Key Changes: Foreigners Ordered to Exit by April 30
- All foreign nationals must exit Ghana's local gold trading market by 30 April 2025.
- Foreigners may still apply to buy or offtake gold directly from GoldBod, but can no longer participate in the local supply chain.
- Existing export and trading licences for both local and foreign entities have been revoked; only GoldBod is now authorised to buy, sell, assay, and export artisanal gold.
- All gold transactions must be conducted in Ghanaian cedis, priced according to the Bank of Ghana's reference rate.
For more details, see the original Reuters report.
Why the Ban? Government's Goals and Economic Context
The Ghanaian government's decision is driven by several urgent priorities:
- Boosting Revenue: Ghana's gold exports surged by 53.2% in 2024 to $11.64 billion, with nearly $5 billion from legal small-scale mining. Centralising trade is expected to further increase state earnings and foreign exchange reserves.
- Reducing Smuggling: The previous system allowed both local and foreign companies to buy and export gold from small-scale miners, making it difficult to track and tax all transactions. The new GoldBod monopoly aims to curb illicit flows and improve regulatory oversight.

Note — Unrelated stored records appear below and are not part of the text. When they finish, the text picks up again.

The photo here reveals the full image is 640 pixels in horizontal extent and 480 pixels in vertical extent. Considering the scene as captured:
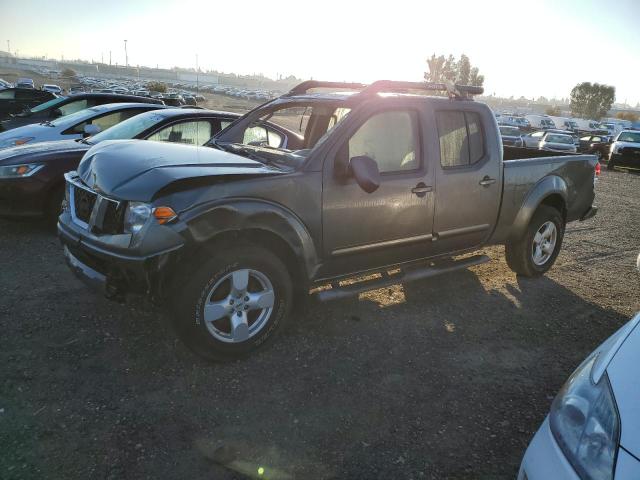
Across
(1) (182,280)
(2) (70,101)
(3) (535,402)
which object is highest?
(2) (70,101)

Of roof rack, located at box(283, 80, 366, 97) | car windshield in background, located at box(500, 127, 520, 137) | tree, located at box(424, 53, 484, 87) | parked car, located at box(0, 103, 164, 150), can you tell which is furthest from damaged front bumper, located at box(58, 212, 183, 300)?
tree, located at box(424, 53, 484, 87)

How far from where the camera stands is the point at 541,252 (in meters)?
5.21

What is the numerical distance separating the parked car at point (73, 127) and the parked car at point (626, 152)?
1837cm

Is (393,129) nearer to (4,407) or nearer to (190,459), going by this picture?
(190,459)

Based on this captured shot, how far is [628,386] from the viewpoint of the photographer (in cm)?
155

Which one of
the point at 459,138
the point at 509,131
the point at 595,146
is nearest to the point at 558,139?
the point at 595,146

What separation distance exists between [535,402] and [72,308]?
3.61 meters

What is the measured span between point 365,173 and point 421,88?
1.39 meters

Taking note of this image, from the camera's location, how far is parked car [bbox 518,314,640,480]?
1401 millimetres

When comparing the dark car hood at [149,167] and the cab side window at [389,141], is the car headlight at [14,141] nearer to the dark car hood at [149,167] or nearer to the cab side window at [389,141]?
the dark car hood at [149,167]

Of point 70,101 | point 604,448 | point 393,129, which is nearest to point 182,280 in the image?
point 393,129

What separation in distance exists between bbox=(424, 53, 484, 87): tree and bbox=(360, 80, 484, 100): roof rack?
8003 cm

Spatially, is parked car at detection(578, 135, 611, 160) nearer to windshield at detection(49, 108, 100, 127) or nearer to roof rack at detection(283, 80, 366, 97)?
roof rack at detection(283, 80, 366, 97)

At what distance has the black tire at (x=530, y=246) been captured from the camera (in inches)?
195
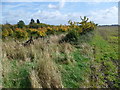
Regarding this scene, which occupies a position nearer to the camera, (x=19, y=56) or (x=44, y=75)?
(x=44, y=75)

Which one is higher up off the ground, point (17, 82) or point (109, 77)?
point (17, 82)

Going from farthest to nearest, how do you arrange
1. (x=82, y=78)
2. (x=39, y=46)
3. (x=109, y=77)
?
(x=39, y=46)
(x=109, y=77)
(x=82, y=78)

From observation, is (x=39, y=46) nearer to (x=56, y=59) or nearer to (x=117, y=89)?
(x=56, y=59)

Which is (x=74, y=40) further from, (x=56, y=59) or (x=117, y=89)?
(x=117, y=89)

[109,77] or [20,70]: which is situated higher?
[20,70]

- Stabilising the Currency: By ensuring more gold sales are routed through official channels, the government hopes to support the Ghanaian cedi and strengthen macroeconomic stability.
- Environmental and Social Concerns: Rampant illegal mining (“galamsey”) has caused severe environmental damage, with over 60% of water bodies affected. The reform is also a response to public pressure for tighter regulation and was a key campaign issue in the last election.
How the New System Works: The Role of GoldBod
GoldBod, the newly established Ghana Gold Board, is now the sole legal entity authorised to:
- Buy, sell, assay, and export all gold produced by artisanal and small-scale miners.
- Issue new licences for gold trading and export (applications open from 22 April 2025).
- Set official gold prices in line with the Bank of Ghana's reference rate.
- Enforce compliance, with criminal penalties for unauthorised trading.
The government has allocated $279 million to GoldBod to purchase and export at least three tonnes of gold weekly, aiming to build reserves and further stabilise the economy. This centralisation effort is also expected to support Ghana's ambitions to add value locally through refining, as discussed in Ghana's Gold Refinery: A New Era or Just Another Illusion?.
Implications for Foreign Investors and Local Traders
- Foreigners: Must exit the local market by the deadline but can apply to buy gold directly from GoldBod. Previous licences are void.
- Local Traders: All previous licences are revoked. Ghanaians and fully Ghanaian-owned companies must reapply for new GoldBod licences to continue trading.
- Artisanal Miners: Must sell their gold exclusively to GoldBod, which is expected to improve transparency and pricing but may also disrupt established supply chains.
Industry groups have expressed cautious support, though some worry the government may struggle to purchase all available gold and that the exclusion of foreign partners could limit investment and expertise. This concern ties into Ghana's broader efforts to achieve international standards, such as the PMMC's bold leap towards LBMA certification, which is critical for global market access.
Addressing Smuggling and Illegal Mining
While GoldBod is not specifically tasked with fighting illegal mining, the new system is expected to make it harder for illicit operators to sell gold domestically. The government hopes this will reduce environmental harm and increase legal gold flows, though enforcement will be key. For a detailed analysis of these challenges, see Addressing Ghana's Gold Smuggling Challenges and recent reports on the impact of smuggling on Ghana's economy.
Frequently Asked Questions
Can foreigners still buy Ghanaian gold?
Yes, but only directly from GoldBod after applying for permission. They can no longer participate in the local trading market or buy directly from small-scale miners.
What happens to existing gold trading licences?
All previous licences, both local and foreign, are now invalid. New applications must be made to GoldBod from 22 April 2025.
How will this affect gold prices and exports?
Centralising gold sales is expected to improve state revenue and transparency, but the impact on prices will depend on GoldBod's efficiency and market conditions. Ghana's gold exports are likely to remain strong, especially with global prices at record highs.